_The exercise_. In the rows below, recast the part that opens with the line containing "Tell me how far apart" and closes with the line containing "15.9 inches" as a JSON list of strings, one string per line. Leave out blank lines and pictures.

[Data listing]
***
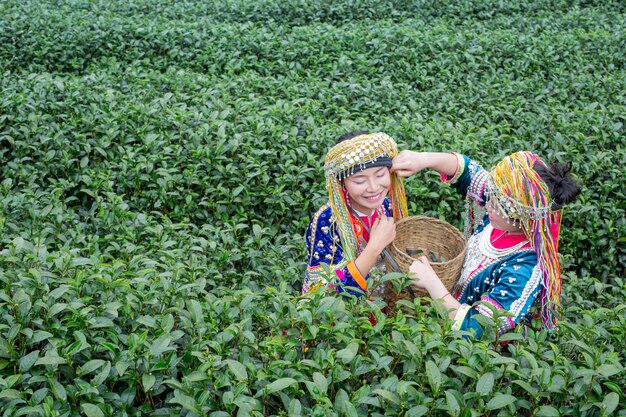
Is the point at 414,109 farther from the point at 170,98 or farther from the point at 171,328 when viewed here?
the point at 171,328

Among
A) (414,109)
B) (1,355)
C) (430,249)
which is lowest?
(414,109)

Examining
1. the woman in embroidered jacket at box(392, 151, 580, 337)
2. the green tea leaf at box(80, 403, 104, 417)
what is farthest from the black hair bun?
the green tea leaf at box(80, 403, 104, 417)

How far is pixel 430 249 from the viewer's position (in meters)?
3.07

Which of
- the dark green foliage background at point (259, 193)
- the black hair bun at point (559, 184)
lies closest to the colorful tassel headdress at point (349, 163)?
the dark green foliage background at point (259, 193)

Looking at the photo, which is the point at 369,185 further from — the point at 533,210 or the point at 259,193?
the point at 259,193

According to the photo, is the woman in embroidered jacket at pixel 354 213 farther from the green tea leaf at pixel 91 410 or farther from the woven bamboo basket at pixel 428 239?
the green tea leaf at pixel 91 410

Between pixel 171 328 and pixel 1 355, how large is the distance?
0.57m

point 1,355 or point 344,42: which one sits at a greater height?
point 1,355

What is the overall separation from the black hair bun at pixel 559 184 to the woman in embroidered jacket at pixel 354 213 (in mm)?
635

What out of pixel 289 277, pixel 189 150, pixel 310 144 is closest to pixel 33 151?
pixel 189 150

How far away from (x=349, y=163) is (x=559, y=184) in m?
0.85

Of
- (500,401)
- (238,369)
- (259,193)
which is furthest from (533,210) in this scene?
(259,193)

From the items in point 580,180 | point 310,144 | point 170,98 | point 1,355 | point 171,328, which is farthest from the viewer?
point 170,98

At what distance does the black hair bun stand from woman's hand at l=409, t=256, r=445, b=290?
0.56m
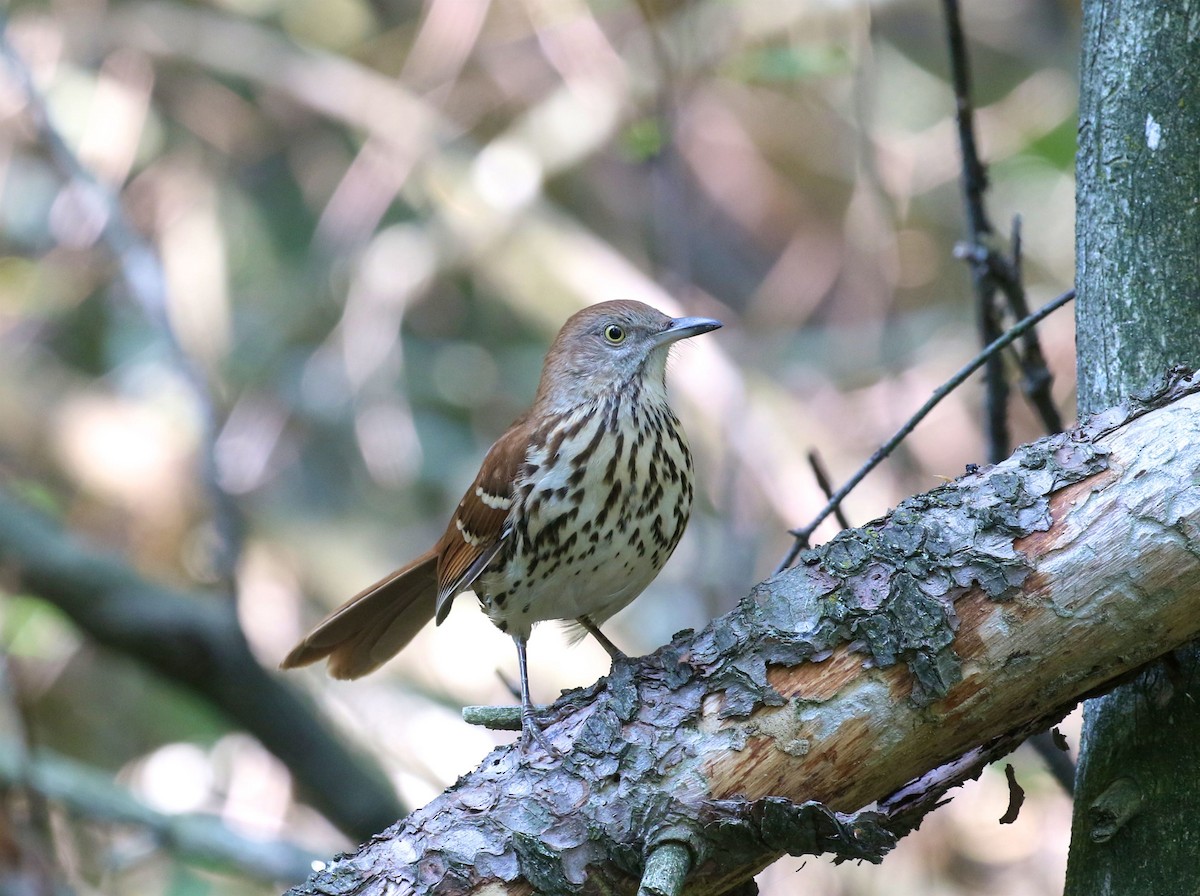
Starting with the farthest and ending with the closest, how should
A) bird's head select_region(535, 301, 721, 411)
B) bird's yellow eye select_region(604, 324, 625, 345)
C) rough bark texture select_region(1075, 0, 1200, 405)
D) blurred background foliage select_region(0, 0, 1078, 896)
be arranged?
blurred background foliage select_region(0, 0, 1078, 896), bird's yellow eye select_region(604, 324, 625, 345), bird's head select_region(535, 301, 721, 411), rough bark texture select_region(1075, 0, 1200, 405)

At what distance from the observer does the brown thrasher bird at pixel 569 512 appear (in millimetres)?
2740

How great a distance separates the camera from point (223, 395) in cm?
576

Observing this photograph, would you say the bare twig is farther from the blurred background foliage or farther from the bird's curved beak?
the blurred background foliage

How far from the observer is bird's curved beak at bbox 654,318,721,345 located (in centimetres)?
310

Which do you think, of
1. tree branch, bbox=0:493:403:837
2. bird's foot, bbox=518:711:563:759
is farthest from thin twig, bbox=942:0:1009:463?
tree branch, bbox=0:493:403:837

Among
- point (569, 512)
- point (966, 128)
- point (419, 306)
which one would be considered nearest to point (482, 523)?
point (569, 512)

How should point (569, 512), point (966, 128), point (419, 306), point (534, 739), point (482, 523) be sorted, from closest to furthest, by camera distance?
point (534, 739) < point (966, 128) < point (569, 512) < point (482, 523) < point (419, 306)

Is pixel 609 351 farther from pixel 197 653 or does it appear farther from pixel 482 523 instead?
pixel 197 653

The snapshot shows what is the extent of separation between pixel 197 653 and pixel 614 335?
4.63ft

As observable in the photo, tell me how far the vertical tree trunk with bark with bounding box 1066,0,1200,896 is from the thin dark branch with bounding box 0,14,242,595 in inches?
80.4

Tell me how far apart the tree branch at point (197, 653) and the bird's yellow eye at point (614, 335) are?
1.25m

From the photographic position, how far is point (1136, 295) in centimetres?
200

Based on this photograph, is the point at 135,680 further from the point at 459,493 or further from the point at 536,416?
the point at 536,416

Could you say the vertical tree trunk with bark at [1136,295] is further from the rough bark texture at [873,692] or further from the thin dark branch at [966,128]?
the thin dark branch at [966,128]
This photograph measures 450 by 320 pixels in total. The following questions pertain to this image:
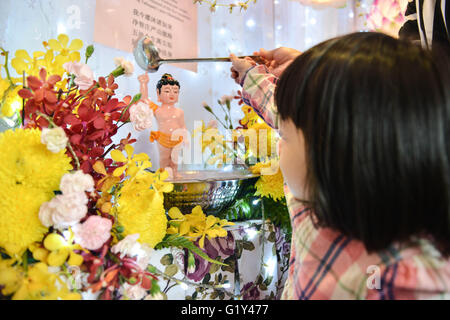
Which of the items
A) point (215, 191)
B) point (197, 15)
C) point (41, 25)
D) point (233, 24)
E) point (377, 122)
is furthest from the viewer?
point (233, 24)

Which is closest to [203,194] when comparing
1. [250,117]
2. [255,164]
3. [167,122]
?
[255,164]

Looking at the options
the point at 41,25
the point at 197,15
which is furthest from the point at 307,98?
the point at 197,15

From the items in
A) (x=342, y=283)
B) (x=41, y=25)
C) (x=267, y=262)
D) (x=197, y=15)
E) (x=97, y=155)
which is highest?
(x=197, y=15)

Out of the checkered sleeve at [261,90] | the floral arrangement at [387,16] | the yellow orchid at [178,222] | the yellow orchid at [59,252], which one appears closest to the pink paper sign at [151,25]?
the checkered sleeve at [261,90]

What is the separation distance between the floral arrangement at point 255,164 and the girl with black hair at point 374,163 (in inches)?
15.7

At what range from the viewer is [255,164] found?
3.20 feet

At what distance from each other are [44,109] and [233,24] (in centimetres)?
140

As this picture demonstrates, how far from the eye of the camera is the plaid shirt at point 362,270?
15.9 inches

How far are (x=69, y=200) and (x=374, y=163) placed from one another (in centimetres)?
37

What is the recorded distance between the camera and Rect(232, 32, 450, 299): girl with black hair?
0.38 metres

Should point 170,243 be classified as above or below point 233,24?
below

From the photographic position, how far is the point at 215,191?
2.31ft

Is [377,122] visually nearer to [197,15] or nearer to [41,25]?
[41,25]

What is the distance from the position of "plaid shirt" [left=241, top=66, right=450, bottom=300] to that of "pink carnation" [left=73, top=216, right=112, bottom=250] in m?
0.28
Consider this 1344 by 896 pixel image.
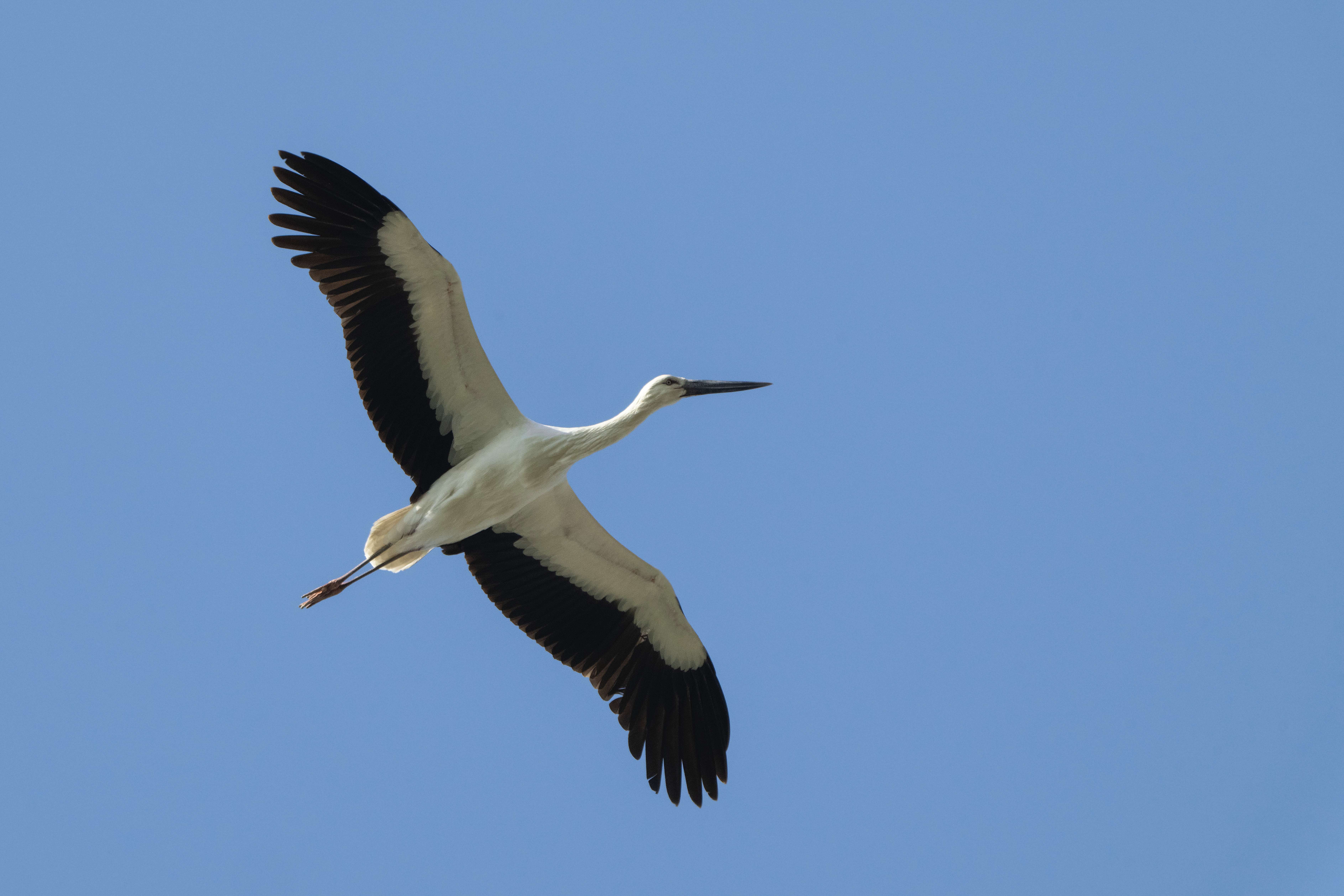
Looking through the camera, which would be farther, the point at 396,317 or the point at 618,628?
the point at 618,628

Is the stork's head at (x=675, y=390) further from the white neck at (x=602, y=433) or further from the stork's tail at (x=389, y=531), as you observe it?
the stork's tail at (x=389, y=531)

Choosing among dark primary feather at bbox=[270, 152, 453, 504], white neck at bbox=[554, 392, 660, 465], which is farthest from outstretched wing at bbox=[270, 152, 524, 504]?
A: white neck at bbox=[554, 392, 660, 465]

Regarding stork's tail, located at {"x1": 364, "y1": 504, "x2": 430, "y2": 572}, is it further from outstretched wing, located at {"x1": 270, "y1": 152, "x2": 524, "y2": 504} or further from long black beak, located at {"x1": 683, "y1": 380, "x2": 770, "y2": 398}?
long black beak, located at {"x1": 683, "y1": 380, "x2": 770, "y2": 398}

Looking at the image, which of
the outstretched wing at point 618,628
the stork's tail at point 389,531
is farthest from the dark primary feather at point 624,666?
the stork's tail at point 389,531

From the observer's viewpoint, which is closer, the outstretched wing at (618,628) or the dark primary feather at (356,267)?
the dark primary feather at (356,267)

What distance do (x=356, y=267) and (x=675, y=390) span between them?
***
_Correct output_.
[
  "Tell me how far apart the tree branch at point (197, 653) and the bird's yellow eye at point (614, 335) are?",
  "1.25m",
  "From the photographic position, how far is point (1136, 295) in centimetres?",
  "200",
  "Based on this photograph, is the point at 135,680 further from the point at 459,493 or further from the point at 536,416?",
  "the point at 536,416",
  "Could you say the vertical tree trunk with bark at [1136,295] is further from the rough bark texture at [873,692] or further from the thin dark branch at [966,128]?",
  "the thin dark branch at [966,128]",
  "This photograph measures 450 by 320 pixels in total. The following questions pertain to this image:",
  "Which of the items",
  "A) point (215, 191)",
  "B) point (197, 15)",
  "C) point (41, 25)",
  "D) point (233, 24)",
  "E) point (377, 122)",
  "is furthest from the viewer?",
  "point (233, 24)",
  "Which is closest to [203,194] when comparing",
  "1. [250,117]",
  "2. [255,164]",
  "3. [167,122]",
  "?",
  "[255,164]",
  "Looking at the options",
  "the point at 41,25",
  "the point at 197,15",
  "which is furthest from the point at 307,98?",
  "the point at 197,15",
  "From the items in",
  "A) (x=342, y=283)",
  "B) (x=41, y=25)",
  "C) (x=267, y=262)",
  "D) (x=197, y=15)",
  "E) (x=97, y=155)",
  "which is highest?",
  "(x=197, y=15)",
  "Out of the checkered sleeve at [261,90] | the floral arrangement at [387,16] | the yellow orchid at [178,222] | the yellow orchid at [59,252], which one appears closest to the pink paper sign at [151,25]?",
  "the checkered sleeve at [261,90]",
  "What is the separation distance between the floral arrangement at point 255,164 and the girl with black hair at point 374,163 (in inches)?",
  "15.7",
  "At what range from the viewer is [255,164] found?",
  "3.20 feet",
  "At what distance from each other are [44,109] and [233,24] (in centimetres)?",
  "140",
  "As this picture demonstrates, how far from the eye of the camera is the plaid shirt at point 362,270?",
  "15.9 inches"
]